### Task requirements
a – Transcribe the stretch of the diary entry from "Later on down" through "with the wipers.".
b – Summarize the diary entry in two sentences.

### Passage for review
* * *
Be that as it may, why did I buy diodes that could only handle a fraction of the load?

The only consolation was that I found the prices of a replacement in the innards of the dashboard, as well as 20 [French] centimes and 10 Pfennig. Then inside, out of the rain, and observing it to be 1300, and Bev due to leave from Paddington at 1430, tried to wake her and Sonny, but discovered that she had decided to stay until tomorrow. They came out eventually, apparently having made a night of it, and had breakfast, while it occurred to me that my nose was still not in perfect order.

Later on down into town, mainly on Bev's and Sonny's behalf, and there bought an extraordinary quantity of things just with small change, which was evidently more abundant than I had suspected. Inter alia bought a small compass which is mounted in a spherical container, which is as good a universal mounting as one could hope, though it appears unduly affected by local magnetic fields, even near the (aluminium) roof; near the wiper motor it swayed in sympathy with the wipers.
* * *
### Data
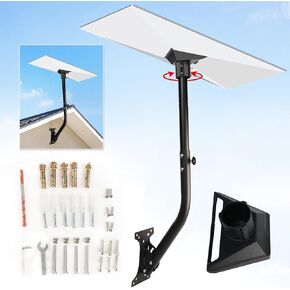Starlink Gen 3 Mount, Adjustable Starlink Mounting Kit Gen 3 with Starlink Gen 3 Pipe Adapter, Reinforced Starlink Wall/Roof Mount, Starlink Pole Mount for Starlink Internet Kit Satellite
* * *
### Answers to this exercise
a –
Later on down into town, mainly on Bev's and Sonny's behalf, and there bought an extraordinary quantity of things just with small change, which was evidently more abundant than I had suspected. Inter alia bought a small compass which is mounted in a spherical container, which is as good a universal mounting as one could hope, though it appears unduly affected by local magnetic fields, even near the (aluminium) roof; near the wiper motor it swayed in sympathy with the wipers.

b – The writer asks why diodes that could handle only a fraction of the load were bought, finds 20 French centimes and 10 Pfennig inside the dashboard, and then learns that Bev, due to leave from Paddington at 1430, has decided to stay until tomorrow. Later, shopping in town mainly on Bev's and Sonny's behalf with nothing but small change, the writer buys a small compass in a spherical container that proves unduly affected by local magnetic fields and sways with the wipers when near the wiper motor.